TASK OBJECTIVE:
Rewrite the lines below, changing "lake water" to "pond water" and leaving everything else as it is.

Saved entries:
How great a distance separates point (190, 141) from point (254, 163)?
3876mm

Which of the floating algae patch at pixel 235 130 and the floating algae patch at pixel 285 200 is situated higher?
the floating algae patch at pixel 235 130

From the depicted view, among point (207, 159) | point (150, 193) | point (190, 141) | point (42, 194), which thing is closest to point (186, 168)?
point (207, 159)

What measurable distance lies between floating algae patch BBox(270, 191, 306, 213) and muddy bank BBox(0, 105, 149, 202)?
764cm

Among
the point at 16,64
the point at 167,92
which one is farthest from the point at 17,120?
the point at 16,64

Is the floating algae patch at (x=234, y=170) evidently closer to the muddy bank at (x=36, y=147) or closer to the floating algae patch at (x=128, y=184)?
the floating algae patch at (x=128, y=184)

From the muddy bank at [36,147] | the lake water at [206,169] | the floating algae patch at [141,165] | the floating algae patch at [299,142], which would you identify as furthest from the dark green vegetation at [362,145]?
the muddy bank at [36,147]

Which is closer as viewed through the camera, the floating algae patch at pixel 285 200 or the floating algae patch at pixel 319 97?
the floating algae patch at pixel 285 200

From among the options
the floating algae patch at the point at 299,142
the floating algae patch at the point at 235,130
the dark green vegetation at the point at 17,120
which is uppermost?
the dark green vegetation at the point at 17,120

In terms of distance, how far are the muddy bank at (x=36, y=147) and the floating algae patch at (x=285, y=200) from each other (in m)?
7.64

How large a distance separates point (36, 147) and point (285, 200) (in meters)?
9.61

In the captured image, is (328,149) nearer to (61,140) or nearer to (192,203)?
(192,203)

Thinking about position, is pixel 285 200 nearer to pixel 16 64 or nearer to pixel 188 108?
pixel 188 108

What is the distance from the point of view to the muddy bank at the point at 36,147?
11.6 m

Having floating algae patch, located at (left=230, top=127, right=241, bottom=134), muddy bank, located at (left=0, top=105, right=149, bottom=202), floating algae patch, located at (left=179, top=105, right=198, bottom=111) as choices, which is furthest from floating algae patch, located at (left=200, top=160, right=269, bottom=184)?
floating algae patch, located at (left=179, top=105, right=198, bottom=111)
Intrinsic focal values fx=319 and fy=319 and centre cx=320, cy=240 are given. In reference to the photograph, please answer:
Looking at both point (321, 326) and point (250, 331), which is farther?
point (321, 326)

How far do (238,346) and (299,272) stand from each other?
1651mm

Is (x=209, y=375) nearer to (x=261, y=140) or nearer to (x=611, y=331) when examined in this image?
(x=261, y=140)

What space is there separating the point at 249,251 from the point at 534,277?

EXPECTED ANSWER:
How great a distance separates point (190, 141) from point (254, 163)?
3876mm

Which of the floating algae patch at pixel 235 130 and the floating algae patch at pixel 285 200 is situated higher?
the floating algae patch at pixel 235 130

From the depicted view, among point (207, 159) | point (150, 193) | point (190, 141) | point (42, 194), which thing is closest to point (186, 168)?
point (207, 159)

What measurable distance lies between floating algae patch BBox(270, 191, 306, 213) and muddy bank BBox(0, 105, 149, 202)?
764cm

Among
the point at 16,64
the point at 167,92
which one is farthest from the point at 17,120?
the point at 16,64

Is the floating algae patch at (x=234, y=170) evidently closer to the muddy bank at (x=36, y=147) or closer to the floating algae patch at (x=128, y=184)?
the floating algae patch at (x=128, y=184)

From the muddy bank at [36,147] | the pond water at [206,169] | the floating algae patch at [141,165] | the floating algae patch at [299,142], which would you identify as furthest from the dark green vegetation at [362,145]?
the muddy bank at [36,147]

Which is closer as viewed through the camera, the floating algae patch at pixel 285 200 or the floating algae patch at pixel 319 97?
the floating algae patch at pixel 285 200

From among the options
the floating algae patch at the point at 299,142
the floating algae patch at the point at 235,130
the dark green vegetation at the point at 17,120
which is uppermost?
the dark green vegetation at the point at 17,120

In terms of distance, how far are the muddy bank at (x=36, y=147) and the floating algae patch at (x=285, y=200) from each other (in m)?
7.64

How large a distance separates point (36, 147) and point (285, 200) (in meters)?
9.61

In the captured image, is (328,149) nearer to (61,140) or nearer to (192,203)?
(192,203)

Thinking about position, is pixel 285 200 nearer to pixel 16 64 or nearer to pixel 188 108?
pixel 188 108

What is the distance from the point of view to the muddy bank at the point at 36,147?
11.6 m

Having floating algae patch, located at (left=230, top=127, right=241, bottom=134), muddy bank, located at (left=0, top=105, right=149, bottom=202), floating algae patch, located at (left=179, top=105, right=198, bottom=111) as choices, which is furthest from floating algae patch, located at (left=200, top=160, right=269, bottom=184)?
floating algae patch, located at (left=179, top=105, right=198, bottom=111)
Intrinsic focal values fx=319 and fy=319 and centre cx=320, cy=240 are given. In reference to the photograph, please answer:
Looking at both point (321, 326) and point (250, 331), which is farther?
point (321, 326)

How far do (238,346) and (299,272) stand from each other?
1651mm

Is (x=209, y=375) nearer to (x=261, y=140) or nearer to (x=611, y=331) when examined in this image?
(x=261, y=140)

What space is there separating the point at 249,251 from the point at 534,277?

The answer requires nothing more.